_Your objective_
Output every entry exactly, from the first line to the last.

(Records drawn from a dataset)
————

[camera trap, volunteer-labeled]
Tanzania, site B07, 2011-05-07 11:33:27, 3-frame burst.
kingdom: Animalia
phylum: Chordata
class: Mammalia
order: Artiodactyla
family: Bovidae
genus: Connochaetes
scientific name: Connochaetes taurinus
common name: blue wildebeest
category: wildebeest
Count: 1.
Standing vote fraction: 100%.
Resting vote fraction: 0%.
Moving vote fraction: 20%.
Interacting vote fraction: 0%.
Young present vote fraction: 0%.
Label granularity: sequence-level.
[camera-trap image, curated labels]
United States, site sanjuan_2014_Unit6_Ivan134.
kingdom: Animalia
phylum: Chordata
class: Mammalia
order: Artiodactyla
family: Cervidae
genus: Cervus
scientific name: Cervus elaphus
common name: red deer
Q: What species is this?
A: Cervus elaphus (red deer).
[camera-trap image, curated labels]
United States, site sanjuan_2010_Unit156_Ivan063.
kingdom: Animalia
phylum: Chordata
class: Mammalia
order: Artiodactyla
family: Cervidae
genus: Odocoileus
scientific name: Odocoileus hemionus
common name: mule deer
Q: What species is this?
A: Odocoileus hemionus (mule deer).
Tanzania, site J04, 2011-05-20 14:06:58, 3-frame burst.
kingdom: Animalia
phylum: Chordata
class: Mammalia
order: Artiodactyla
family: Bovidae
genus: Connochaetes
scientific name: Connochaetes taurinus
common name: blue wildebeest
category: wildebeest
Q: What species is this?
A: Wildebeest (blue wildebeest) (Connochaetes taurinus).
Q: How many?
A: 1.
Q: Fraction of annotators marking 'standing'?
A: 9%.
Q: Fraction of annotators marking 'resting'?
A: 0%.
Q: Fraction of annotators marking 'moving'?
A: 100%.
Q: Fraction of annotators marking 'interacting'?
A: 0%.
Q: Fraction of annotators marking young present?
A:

————

_Response_
[camera trap, volunteer-labeled]
Tanzania, site B07, 2011-05-07 11:33:27, 3-frame burst.
kingdom: Animalia
phylum: Chordata
class: Mammalia
order: Artiodactyla
family: Bovidae
genus: Connochaetes
scientific name: Connochaetes taurinus
common name: blue wildebeest
category: wildebeest
Count: 1.
Standing vote fraction: 100%.
Resting vote fraction: 0%.
Moving vote fraction: 20%.
Interacting vote fraction: 0%.
Young present vote fraction: 0%.
Label granularity: sequence-level.
[camera-trap image, curated labels]
United States, site sanjuan_2014_Unit6_Ivan134.
kingdom: Animalia
phylum: Chordata
class: Mammalia
order: Artiodactyla
family: Cervidae
genus: Cervus
scientific name: Cervus elaphus
common name: red deer
Q: What species is this?
A: Cervus elaphus (red deer).
[camera-trap image, curated labels]
United States, site sanjuan_2010_Unit156_Ivan063.
kingdom: Animalia
phylum: Chordata
class: Mammalia
order: Artiodactyla
family: Cervidae
genus: Odocoileus
scientific name: Odocoileus hemionus
common name: mule deer
Q: What species is this?
A: Odocoileus hemionus (mule deer).
Tanzania, site J04, 2011-05-20 14:06:58, 3-frame burst.
kingdom: Animalia
phylum: Chordata
class: Mammalia
order: Artiodactyla
family: Bovidae
genus: Connochaetes
scientific name: Connochaetes taurinus
common name: blue wildebeest
category: wildebeest
Q: What species is this?
A: Wildebeest (blue wildebeest) (Connochaetes taurinus).
Q: How many?
A: 1.
Q: Fraction of annotators marking 'standing'?
A: 9%.
Q: Fraction of annotators marking 'resting'?
A: 0%.
Q: Fraction of annotators marking 'moving'?
A: 100%.
Q: Fraction of annotators marking 'interacting'?
A: 0%.
Q: Fraction of annotators marking young present?
A:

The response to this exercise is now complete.